Instructions —
- a) In the k-CAS note, give the passage from "Consider the traditional" up to and including "complete k-CAS operation." again, replacing "traditional approach" with "classic approach".
- b) According to the k-CAS note, what is the minimum number of CASes the traditional approach needs?
======== Extract
Note: Fred Brooks has been attributed to saying that "Show me your flowcharts
and conceal your tables, and I shall continue to be mystified. Show me your
tables, and I won't usually need your flowcharts; they'll be obvious." So, if
you take a moment to think about the data structures, or tables, used in GKMZ,
it should be obvious why the algorithm achieves k+1 CASes. ** I actually
stopped reading the GKMZ paper as soon as I got the trick and just implemented
it following my intuition.

Hint

Consider the traditional approach:
type 'a loc = [ `Value of 'a | `Descriptor of _ ] Atomic.t
How many CASes are needed at minimum?
(* 2nd hint: *) `Value x => `Descriptor _ => `Value y
Take home: Can you use the GKMZ trick elsewhere?
Note: The traditional approach does more work. Can you tell how many CASes are
needed at minimum? The answer is 2*k + 1. You will need at least one CAS to
switch a location to hold a Descriptor and another CAS to switch it back to
holding a Value. And then one more CAS is needed to complete k-CAS operation.
GKMZ avoids the second CAS simply by not requiring locations to hold just plain
values.

Example

Given
let a = make 10 and b = make 52 and x = make 0
after
atomically [CAS(a, 10, 10); CAS(b, 52, 52); CAS(x, 0, 42)]
objects could look like this
let casn = Atomic.make After
let x = Atomic.make {before = 0; after = 42; casn}
let a = Atomic.make {before = 10; after = 10; casn}
let b = Atomic.make {before = 52; after = 52; casn}
Note: With GKMZ the locations (may) always hold state descriptors. When
reading a location one then needs to check which of the values to read. Note
that one of the before or after values is essentially garbage. A real
implementation will also need to perform a release operation to avoid the
state descriptors from pointing to inaccessible objects. It is a simple detail
to take care of after the operation has completed, but we'll skip that for lack
of time.
================
======== Records
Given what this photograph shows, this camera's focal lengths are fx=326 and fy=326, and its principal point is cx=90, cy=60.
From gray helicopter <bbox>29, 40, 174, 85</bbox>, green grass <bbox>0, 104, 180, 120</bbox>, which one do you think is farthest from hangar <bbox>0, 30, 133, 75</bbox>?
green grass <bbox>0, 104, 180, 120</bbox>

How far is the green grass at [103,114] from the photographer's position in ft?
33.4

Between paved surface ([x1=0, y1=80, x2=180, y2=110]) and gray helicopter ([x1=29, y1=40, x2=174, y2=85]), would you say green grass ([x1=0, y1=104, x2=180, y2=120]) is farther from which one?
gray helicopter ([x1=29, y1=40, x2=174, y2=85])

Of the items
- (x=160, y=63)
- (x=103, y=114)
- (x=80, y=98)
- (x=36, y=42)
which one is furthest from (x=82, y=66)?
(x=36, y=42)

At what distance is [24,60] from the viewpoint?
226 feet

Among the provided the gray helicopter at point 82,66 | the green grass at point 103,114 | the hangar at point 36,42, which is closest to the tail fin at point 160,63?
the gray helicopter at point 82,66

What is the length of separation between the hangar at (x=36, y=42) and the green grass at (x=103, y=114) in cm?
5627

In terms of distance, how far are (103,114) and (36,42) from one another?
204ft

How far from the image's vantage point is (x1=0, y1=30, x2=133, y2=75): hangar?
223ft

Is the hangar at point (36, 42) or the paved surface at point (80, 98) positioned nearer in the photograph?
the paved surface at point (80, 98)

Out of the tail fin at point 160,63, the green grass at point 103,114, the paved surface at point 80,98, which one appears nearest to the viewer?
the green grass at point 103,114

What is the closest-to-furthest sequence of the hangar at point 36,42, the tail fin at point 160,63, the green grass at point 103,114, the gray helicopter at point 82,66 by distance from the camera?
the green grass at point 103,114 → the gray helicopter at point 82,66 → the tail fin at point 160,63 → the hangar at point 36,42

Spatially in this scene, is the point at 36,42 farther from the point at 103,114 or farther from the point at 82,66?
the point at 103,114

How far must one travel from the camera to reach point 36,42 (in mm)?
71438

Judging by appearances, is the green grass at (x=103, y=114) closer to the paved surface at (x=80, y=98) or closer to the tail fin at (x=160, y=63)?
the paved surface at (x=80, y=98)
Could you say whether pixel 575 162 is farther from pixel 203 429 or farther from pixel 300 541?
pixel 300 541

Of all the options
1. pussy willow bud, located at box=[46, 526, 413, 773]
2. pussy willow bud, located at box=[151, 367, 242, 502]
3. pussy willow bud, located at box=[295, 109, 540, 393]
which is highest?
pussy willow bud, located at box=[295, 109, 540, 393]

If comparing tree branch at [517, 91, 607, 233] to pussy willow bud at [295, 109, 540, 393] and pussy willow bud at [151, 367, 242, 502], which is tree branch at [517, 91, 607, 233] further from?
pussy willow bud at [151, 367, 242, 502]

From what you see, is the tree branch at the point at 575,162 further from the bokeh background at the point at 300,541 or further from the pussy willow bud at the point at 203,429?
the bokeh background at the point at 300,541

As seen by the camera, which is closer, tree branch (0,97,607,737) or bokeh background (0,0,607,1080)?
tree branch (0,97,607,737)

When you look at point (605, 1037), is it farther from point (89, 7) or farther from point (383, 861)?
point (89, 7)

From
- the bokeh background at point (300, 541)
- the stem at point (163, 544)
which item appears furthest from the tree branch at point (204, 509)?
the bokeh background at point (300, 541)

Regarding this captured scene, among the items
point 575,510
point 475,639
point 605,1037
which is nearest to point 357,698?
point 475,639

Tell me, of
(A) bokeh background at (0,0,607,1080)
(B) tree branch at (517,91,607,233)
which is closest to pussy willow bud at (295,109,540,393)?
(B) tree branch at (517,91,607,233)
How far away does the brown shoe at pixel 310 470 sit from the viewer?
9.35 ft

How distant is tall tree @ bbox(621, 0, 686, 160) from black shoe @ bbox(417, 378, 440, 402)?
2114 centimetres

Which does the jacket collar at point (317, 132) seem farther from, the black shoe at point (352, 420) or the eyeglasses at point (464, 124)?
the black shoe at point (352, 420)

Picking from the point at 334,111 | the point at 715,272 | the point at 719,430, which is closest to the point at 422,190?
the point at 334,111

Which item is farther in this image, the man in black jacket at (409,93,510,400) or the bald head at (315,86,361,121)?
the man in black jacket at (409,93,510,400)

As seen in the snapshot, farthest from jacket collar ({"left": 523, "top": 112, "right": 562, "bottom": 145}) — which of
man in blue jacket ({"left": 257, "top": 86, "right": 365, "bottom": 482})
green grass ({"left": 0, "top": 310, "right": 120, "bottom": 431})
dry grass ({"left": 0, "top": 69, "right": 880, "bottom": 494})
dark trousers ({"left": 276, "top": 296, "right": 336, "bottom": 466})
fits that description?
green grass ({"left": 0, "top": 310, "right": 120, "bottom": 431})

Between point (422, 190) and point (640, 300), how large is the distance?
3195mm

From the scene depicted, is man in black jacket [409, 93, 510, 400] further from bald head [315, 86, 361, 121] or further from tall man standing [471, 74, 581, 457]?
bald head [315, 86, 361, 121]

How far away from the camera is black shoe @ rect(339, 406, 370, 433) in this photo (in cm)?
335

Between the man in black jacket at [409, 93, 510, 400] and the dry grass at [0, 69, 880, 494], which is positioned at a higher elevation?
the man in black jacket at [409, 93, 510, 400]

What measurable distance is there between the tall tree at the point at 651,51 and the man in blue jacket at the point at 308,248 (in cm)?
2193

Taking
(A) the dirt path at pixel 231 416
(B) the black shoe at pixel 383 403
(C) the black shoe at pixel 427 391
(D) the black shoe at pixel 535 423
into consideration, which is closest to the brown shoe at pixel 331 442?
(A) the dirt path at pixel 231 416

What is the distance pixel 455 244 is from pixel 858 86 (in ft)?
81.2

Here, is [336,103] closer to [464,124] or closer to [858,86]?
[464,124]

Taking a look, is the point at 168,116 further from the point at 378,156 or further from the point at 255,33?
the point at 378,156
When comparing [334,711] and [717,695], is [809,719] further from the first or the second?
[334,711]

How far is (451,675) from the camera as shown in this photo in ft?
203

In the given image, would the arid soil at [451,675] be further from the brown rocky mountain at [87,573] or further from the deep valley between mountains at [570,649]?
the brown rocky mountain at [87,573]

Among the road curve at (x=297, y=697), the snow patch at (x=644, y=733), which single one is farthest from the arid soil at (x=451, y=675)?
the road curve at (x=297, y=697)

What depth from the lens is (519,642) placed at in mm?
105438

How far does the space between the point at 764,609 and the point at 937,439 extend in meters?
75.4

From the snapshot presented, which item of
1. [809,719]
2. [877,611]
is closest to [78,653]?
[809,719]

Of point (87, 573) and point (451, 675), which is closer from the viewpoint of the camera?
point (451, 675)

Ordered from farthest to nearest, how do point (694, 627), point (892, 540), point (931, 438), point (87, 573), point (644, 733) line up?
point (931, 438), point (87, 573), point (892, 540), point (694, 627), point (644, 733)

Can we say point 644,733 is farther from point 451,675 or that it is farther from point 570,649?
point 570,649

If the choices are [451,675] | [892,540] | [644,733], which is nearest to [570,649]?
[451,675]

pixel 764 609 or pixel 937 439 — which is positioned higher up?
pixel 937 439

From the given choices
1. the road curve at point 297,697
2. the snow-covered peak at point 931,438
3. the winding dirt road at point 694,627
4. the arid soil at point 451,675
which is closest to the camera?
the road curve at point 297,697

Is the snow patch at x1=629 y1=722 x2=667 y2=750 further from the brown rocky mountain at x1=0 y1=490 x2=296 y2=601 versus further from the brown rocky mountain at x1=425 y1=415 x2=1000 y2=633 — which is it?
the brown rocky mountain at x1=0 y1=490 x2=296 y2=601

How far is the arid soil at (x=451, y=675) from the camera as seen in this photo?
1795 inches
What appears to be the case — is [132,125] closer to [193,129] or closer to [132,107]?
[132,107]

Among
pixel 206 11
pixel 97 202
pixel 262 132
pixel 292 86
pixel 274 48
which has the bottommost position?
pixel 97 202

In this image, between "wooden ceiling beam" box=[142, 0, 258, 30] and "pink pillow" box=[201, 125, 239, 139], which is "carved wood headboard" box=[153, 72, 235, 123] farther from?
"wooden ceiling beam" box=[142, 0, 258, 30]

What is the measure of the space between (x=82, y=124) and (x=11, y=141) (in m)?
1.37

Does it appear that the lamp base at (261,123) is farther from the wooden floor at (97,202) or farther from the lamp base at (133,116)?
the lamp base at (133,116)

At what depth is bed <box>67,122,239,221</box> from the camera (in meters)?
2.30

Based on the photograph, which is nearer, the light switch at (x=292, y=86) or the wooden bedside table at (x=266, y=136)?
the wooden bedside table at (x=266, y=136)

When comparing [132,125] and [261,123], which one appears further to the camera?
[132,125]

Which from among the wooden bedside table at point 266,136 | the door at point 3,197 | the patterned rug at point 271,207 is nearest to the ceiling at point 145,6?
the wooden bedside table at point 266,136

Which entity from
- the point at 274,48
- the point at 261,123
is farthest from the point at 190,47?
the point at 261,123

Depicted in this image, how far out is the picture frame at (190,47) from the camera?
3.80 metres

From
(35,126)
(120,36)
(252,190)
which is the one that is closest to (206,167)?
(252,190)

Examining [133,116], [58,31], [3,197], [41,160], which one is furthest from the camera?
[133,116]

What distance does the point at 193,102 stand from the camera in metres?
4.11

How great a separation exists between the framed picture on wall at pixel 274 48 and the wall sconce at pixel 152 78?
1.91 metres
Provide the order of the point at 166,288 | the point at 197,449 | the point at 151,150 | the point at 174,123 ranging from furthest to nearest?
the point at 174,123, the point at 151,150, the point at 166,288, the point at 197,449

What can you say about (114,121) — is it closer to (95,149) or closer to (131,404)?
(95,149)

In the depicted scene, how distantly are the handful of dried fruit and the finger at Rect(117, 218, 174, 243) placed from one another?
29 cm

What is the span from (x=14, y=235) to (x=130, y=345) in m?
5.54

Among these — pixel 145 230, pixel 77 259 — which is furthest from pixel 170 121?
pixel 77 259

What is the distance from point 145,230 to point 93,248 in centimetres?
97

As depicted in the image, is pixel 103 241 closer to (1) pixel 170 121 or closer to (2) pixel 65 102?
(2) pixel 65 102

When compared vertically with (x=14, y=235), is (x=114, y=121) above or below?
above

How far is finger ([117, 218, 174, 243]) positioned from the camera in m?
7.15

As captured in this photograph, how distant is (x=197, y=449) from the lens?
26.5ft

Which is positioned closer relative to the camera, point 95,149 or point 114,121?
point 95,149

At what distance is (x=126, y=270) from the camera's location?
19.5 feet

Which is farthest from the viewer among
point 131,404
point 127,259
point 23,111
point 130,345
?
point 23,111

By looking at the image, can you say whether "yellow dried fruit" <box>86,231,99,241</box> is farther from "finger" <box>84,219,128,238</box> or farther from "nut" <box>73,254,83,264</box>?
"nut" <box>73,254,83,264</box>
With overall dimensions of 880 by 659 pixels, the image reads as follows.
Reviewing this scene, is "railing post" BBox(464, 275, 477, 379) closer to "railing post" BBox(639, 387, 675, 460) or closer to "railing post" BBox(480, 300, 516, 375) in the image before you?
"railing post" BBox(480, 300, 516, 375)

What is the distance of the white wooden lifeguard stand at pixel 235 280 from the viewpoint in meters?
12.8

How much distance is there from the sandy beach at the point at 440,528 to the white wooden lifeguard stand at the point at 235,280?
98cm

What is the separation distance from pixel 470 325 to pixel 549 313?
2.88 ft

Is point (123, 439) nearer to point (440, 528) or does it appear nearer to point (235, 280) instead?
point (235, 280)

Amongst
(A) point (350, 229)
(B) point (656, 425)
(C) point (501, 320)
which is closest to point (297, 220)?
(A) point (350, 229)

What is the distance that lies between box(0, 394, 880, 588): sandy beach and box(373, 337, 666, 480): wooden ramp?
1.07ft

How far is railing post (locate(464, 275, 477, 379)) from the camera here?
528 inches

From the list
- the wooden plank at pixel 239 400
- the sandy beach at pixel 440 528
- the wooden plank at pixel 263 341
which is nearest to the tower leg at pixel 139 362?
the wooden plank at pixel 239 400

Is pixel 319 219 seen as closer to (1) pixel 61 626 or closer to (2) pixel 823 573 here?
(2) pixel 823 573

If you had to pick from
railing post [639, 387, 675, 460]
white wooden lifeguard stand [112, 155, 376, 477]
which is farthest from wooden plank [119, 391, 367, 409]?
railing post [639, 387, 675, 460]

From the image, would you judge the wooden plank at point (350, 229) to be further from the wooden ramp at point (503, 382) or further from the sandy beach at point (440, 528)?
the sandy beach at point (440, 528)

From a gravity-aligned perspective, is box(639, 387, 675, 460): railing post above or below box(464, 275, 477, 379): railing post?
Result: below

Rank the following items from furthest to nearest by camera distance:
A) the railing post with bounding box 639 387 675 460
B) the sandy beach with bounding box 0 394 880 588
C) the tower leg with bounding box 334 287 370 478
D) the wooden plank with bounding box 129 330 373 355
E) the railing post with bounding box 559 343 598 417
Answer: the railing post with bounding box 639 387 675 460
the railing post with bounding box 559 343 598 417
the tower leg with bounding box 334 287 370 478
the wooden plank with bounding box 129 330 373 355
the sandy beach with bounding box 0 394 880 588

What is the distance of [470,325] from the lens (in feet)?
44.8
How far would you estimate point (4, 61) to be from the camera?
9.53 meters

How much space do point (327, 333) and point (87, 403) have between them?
================
List of solutions —
- a)
Consider the classic approach:
type 'a loc = [ `Value of 'a | `Descriptor of _ ] Atomic.t
How many CASes are needed at minimum?
(* 2nd hint: *) `Value x => `Descriptor _ => `Value y
Take home: Can you use the GKMZ trick elsewhere?
Note: The classic approach does more work. Can you tell how many CASes are
needed at minimum? The answer is 2*k + 1. You will need at least one CAS to
switch a location to hold a Descriptor and another CAS to switch it back to
holding a Value. And then one more CAS is needed to complete k-CAS operation.

- b) 2*k + 1